United States District Judge

NOTES

[1] An acceleration damages clause is a provision affording a party the right to accelerate the payment date of a contract or instrument’s entire amount upon the occurrence of a specified event, such as termination or breach of the agreement. See 4B N.Y. Prac., Com. Litig. in New York State Courts § 75:48 (3d ed.).

[2] In a separate motion, Juch-Tech moves to strike certain statements in the affidavits of Stephen Chernow and Chris Nibecker, both of which were submitted by Intelsat Sales in support of its opposition to the summary judgment motion. See generally Def.’s Mot. Strike, ECF No. 74. First, because the Court does not rely on the Chernow affidavit to decide the summary judgment motion, Juch-Tech’s motion to strike is denied as moot on that issue. Second, Juch-Tech moves to strike only one sentence in the Nibecker affidavit: “The billing department of Intelsat Corporation was responsible for sending invoices to Juch-Tech under its agreements with Intelsat USA.” Def.’s Mem. Supp. Mot. Strike, ECF No. 74-1, at 6-7 (citing Nibecker Aff., ECF No. 75, at 1, ¶ 3). Juch-Tech provides no basis for disputing that this affirmation is based on Nibecker’s personal knowledge; indeed, given his position as Manager of Credit and Collections at Intelsat Corp., it appears obvious to the Court that Nibecker would personally know about the billing practices of his employer, including in regard to the NESA and the Service Orders. The affidavit therefore satisfies Rule 56, and Juch-Tech’s arguments about this being a statement by a lay person or lacking documentary support are without merit under the Federal Rules. See Fed. R. Civ. P. 56(c)(4) (“An affidavit or declaration used to support or oppose a motion [for summary judgment] must be made on personal knowledge, set out facts that would be admissible in evidence, and show that the affiant or declarant is competent to testify on the matters stated.”). Accordingly, the Court denies Juch-Tech’s motion to strike as to the Nibecker affidavit.

[3] In its amended complaint, Intelsat Sales alleges that Juch-Tech is liable for $30,456,390.50 in damages. See Amend. Compl., ECF No. 3, at ¶ 9.

[4] The NESA contains a choice-of-law provision selecting New York law, see NESA, ECF No. 68, Ex. 1 at § 16, and the parties do not dispute the applicability of New York contract law here.

[5] For example, the letter states: “This serves as formal notice that unless Intelsat [ i . e ., Intelsat Corp.] receives payment of the Outstanding Balance of US$2,419,865.00 within 15 days from the date of this letter, Intelsat [ i . e ., Intelsat Corp.] may, in accordance with Article 8.1 of the Non-Exclusive Agreement, terminate your Services without further notice.” Nibecker Letter, ECF No. 75, at 4.

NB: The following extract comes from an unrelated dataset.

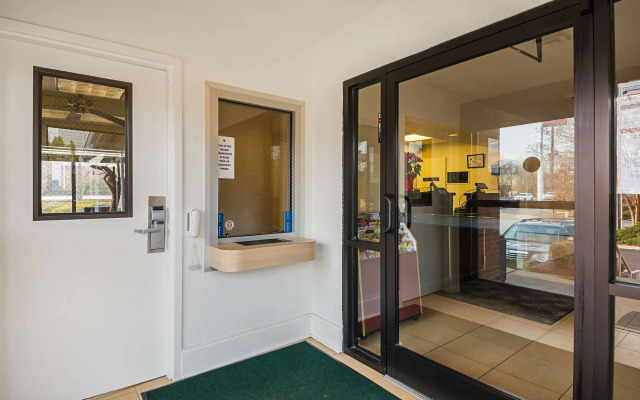 Studio 6 Greensboro, NC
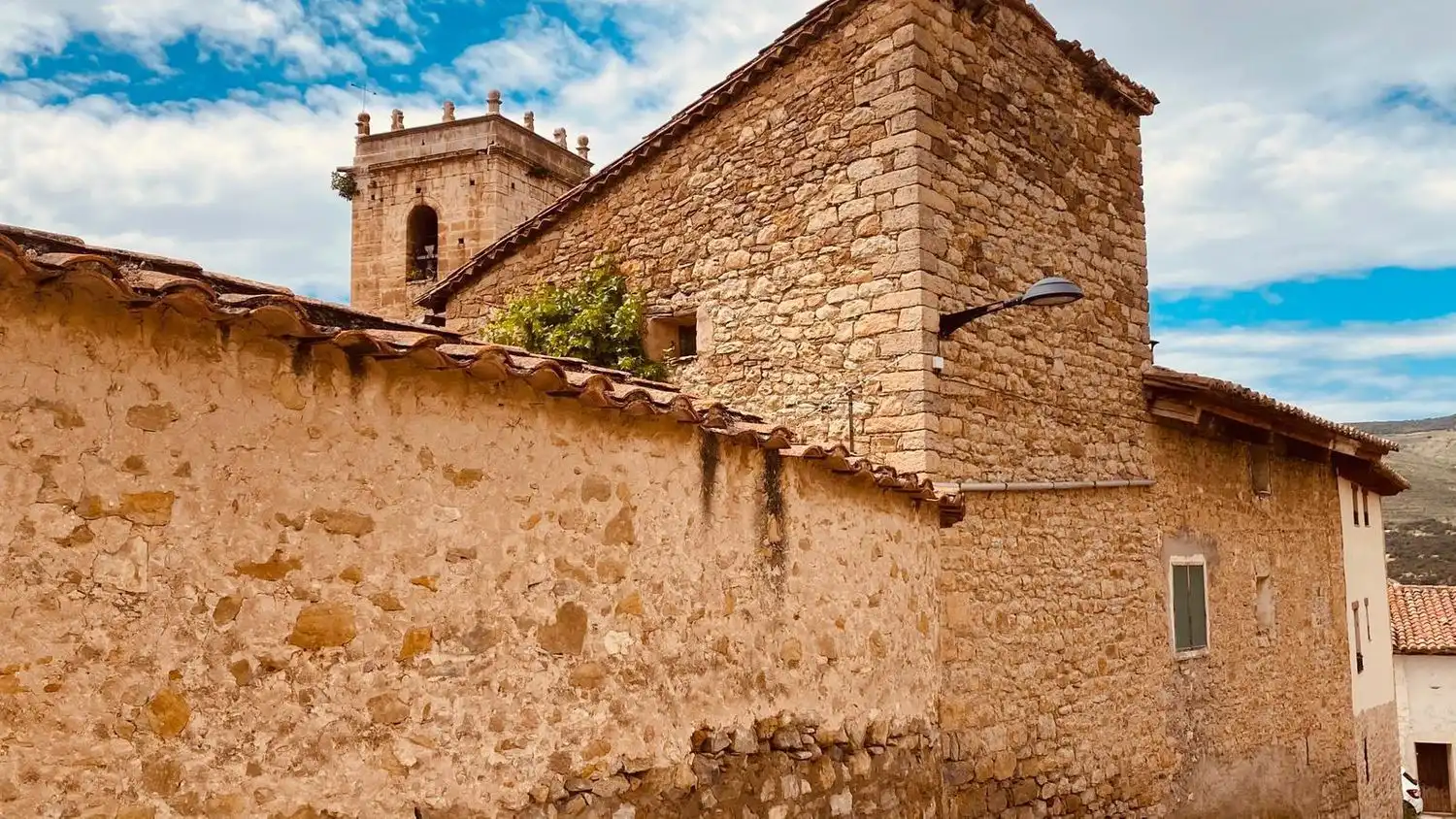 Vista exterior de Finca rústica en venda en La Mata de Morella amb Terrassa i Traster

[6] Under New York law, strict compliance with written notice provisions is required for public contracts, with limited exceptions. See Honeywell, Inc. v. J.P. Maguire Co., Inc. , No. 93CIV.5253, 1999 WL 102762, at *23 (S.D.N.Y. Feb. 24, 1999) (applying New York law and citing cases). But because the contract at issue in this action is a commercial agreement between two sophisticated, private parties, the rigid rule Juch-Tech incorrectly argues for clearly does not apply. The Court also feels compelled to note that Juch-Tech failed to cite a single New York contract case in its memorandum in support of the motion for partial summary judgment, thereby leaving to Intelsat Sales and the Court the responsibility for sorting out the relevant legal standards.

[7] Because the Court denies summary judgment on Juch-Tech’s argument that the Nibecker letter constituted inadequate notice under the NESA, the Court need not address Intelsat Sales’s arguments about whether Juch-Tech waived its right to challenge the sufficiency of notice by not objecting promptly, or whether Intelsat Corp. was properly authorized to issue the notice as Intelsat Sales’s agent. Further, the Court does not, and need not, decide at this time whether the contract acceleration damages clause is enforceable as a liquidated damages provision. Finally, the parties are reminded that leave is required before filing briefs that do not comply with the Federal Rules of Civil Procedure and the Local Rules of this Court.